Industry Insights
Medical, Microscopy, and Microprocessors: Size Really Does Matter
POSTED 04/07/2010 | By: Winn Hardin, Contributing Editor
When it comes to medical, microscopy, and microprocessors, bigger pixels give you more bang for your buck.
Medical imaging - aka x-rays - microscopy, and microprocessors may seem to be three very different applications when it comes to machine vision, but they do share one common element: all three systems are light starved.
Machine vision systems are used to being on tight light budgets. For instance, almost every time an integrator solves an industrial inspection system, the client comes back with the inevitable question: “Great, but can you do it faster so I can make more money without charging me more in the bargain?”
As the speed of an inspection task increases, it shortens the available exposure time, which limits the number of photons available to generate an electrical signal inside the sensor. But exposure times aren’t the only factor that can impact the number of available photons. Unlike traditional machine vision industrial applications that capture reflected light, x-ray and microscope-based vision systems - whether they’re imaging biologics in medical research or inorganics as part of microprocessor inspection - often capture photons emitted by target materials through fluorescence and electroluminescence. Fluorescent and electroluminescent materials, such as chemical tags called fluorophores, emit light in response to optical or electrical excitation rather than reflecting light. In response, low-light cameras follow a different product development path than their traditional imaging counterparts. In other words, instead of shrinking pixels and increasing the size of sensor arrays to generate larger images with greater spatial detail, low-light cameras increase pixel size, cooling, and low-dark-noise electronics to convert the few available photons to electrons - usually at the sacrifice of spatial resolution. When it comes to fluorescence and electroluminescence in medical and microscopy applications, size really does matter.
Lower Dose X-rays
X-rays are the most common form of medical imaging. Traditionally, radiographs - or x-ray images of materials and people - were film based. X-rays passed through the subject, and were absorbed by special chemicals deposited on film to create an image. The process was slow because the film had to be developed and shipped to doctors for viewing, expensive because of the need for developing materials, and hazardous because of the special chemicals involved.

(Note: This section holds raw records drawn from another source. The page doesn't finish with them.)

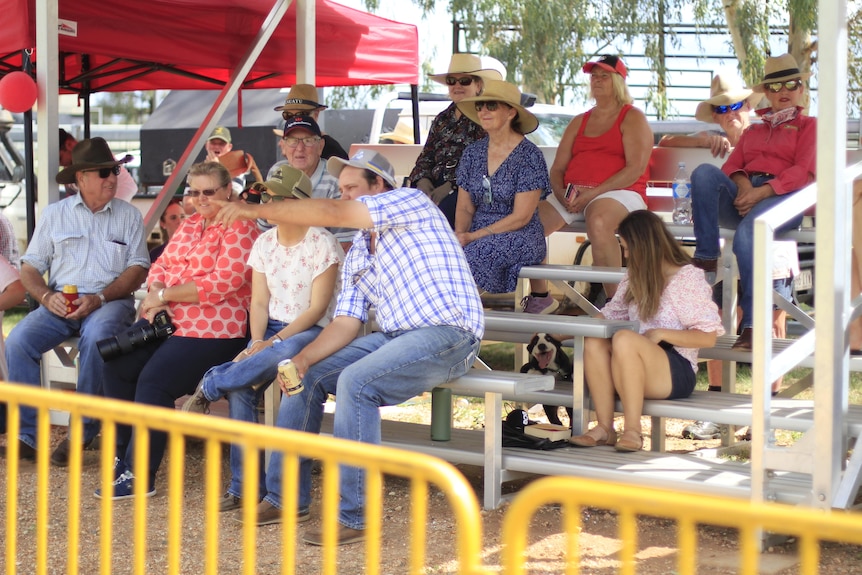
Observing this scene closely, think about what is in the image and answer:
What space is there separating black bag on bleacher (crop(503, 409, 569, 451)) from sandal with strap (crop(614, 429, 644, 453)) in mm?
279

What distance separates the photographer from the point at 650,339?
518cm

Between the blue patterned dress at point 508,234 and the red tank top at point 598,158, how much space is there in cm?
54

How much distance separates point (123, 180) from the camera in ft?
27.8

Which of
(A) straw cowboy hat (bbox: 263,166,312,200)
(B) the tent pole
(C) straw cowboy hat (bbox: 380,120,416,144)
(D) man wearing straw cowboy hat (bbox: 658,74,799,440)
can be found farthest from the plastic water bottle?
(C) straw cowboy hat (bbox: 380,120,416,144)

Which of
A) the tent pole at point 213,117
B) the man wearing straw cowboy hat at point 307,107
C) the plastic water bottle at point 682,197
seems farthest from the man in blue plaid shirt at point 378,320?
Result: the plastic water bottle at point 682,197

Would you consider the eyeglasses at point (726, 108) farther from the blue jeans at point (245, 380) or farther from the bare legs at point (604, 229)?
the blue jeans at point (245, 380)

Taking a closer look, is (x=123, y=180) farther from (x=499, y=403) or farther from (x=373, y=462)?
(x=373, y=462)

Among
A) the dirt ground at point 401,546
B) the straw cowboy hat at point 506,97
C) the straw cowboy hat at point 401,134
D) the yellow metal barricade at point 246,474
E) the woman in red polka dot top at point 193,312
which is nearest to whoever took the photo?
the yellow metal barricade at point 246,474

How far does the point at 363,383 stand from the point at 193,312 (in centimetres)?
135

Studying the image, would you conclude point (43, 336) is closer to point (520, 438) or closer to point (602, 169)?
point (520, 438)

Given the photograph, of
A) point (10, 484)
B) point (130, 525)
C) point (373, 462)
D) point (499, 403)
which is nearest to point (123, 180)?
point (130, 525)

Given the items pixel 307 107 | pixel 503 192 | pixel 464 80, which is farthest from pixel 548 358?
pixel 307 107

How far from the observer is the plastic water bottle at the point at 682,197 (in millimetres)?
7613

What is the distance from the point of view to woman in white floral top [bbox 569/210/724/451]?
5.14 m
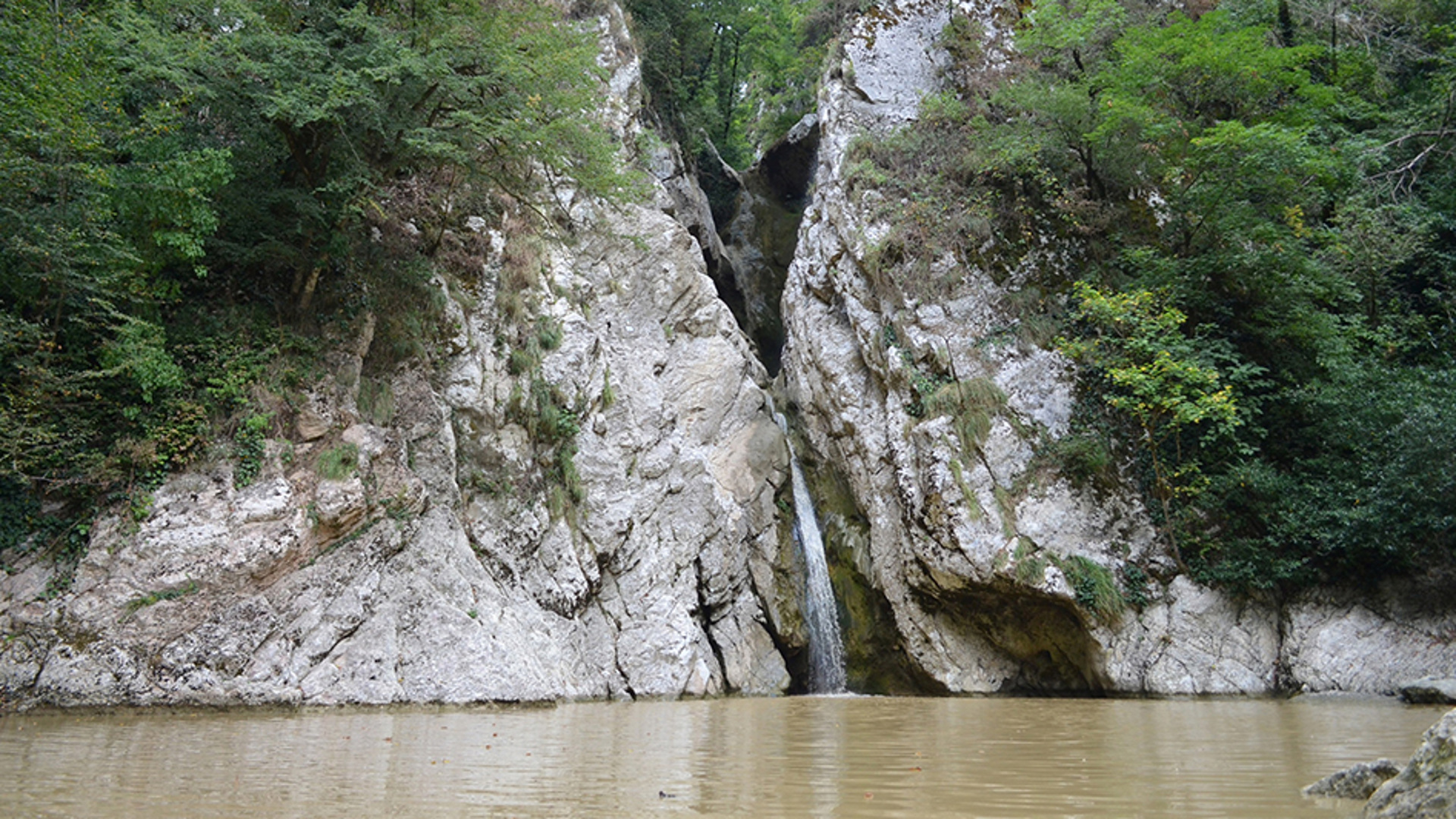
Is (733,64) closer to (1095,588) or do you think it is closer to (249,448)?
(1095,588)

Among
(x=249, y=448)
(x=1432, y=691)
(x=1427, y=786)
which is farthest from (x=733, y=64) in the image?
(x=1427, y=786)

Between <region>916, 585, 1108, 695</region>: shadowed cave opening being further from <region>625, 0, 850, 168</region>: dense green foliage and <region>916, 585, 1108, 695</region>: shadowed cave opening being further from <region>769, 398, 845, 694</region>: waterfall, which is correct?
<region>625, 0, 850, 168</region>: dense green foliage

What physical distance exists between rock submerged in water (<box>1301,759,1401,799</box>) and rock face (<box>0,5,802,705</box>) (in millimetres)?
9639

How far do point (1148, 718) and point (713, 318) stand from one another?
13648 mm

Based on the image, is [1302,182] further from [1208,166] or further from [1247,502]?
[1247,502]

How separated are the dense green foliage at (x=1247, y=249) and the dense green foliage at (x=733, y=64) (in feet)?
30.9

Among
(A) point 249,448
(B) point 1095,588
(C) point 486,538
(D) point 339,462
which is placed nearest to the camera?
(A) point 249,448

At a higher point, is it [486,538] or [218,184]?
[218,184]

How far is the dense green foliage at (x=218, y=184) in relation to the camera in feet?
32.3

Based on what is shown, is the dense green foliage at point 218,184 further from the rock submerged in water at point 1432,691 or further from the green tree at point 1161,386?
the rock submerged in water at point 1432,691

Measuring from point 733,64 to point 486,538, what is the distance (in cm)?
2400

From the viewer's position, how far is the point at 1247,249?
1584 centimetres

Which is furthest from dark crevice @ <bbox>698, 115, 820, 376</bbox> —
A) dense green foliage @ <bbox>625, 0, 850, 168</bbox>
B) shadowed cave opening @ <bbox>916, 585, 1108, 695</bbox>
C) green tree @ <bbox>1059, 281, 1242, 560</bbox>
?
shadowed cave opening @ <bbox>916, 585, 1108, 695</bbox>

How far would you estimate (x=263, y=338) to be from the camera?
12.2 m
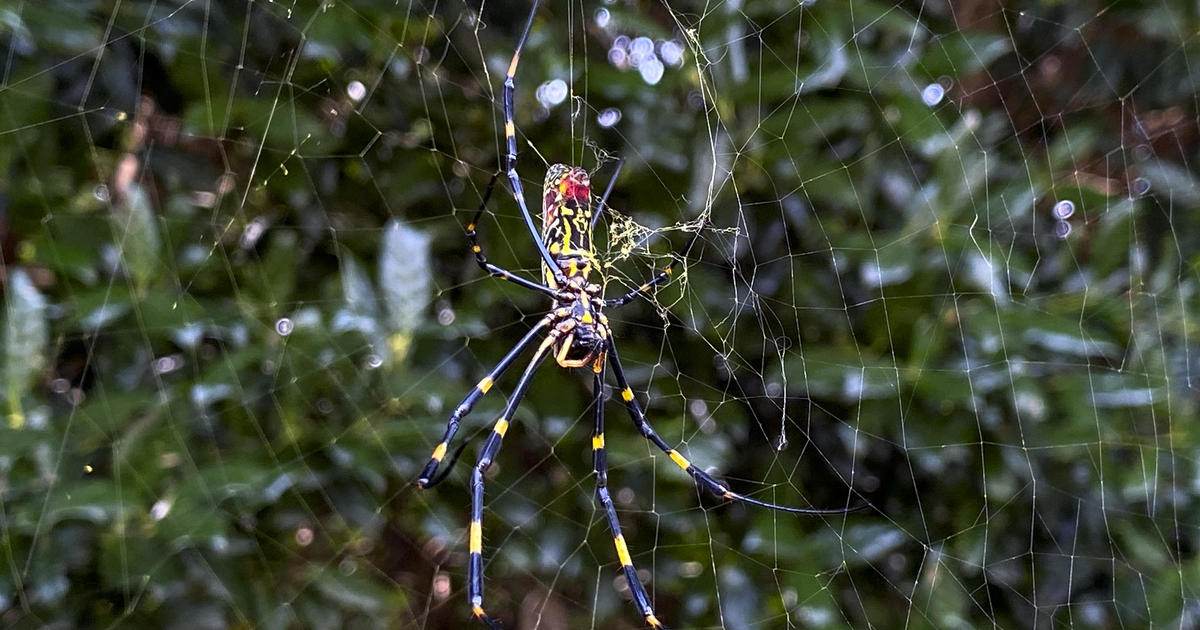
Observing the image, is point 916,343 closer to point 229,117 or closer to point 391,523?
point 391,523

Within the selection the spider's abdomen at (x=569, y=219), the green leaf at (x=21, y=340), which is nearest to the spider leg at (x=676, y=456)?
the spider's abdomen at (x=569, y=219)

Digital radiography solved many of these problems. Today, there are two main approaches to digital radiography; the new phosphor coated large-area flat panel silicon detector, and the traditional approach of combining an image intensifier with a CCD sensor. Flat panel silicon detectors are specialized sensors that are much larger in size than a machine vision sensor, and coated with a phosphor that emits light when struck by x-ray radiation. While great for producing high-resolution x-ray radiographs and real time fluorographs, these sensors are expensive compared to image intensifier/CCD x-ray solutions.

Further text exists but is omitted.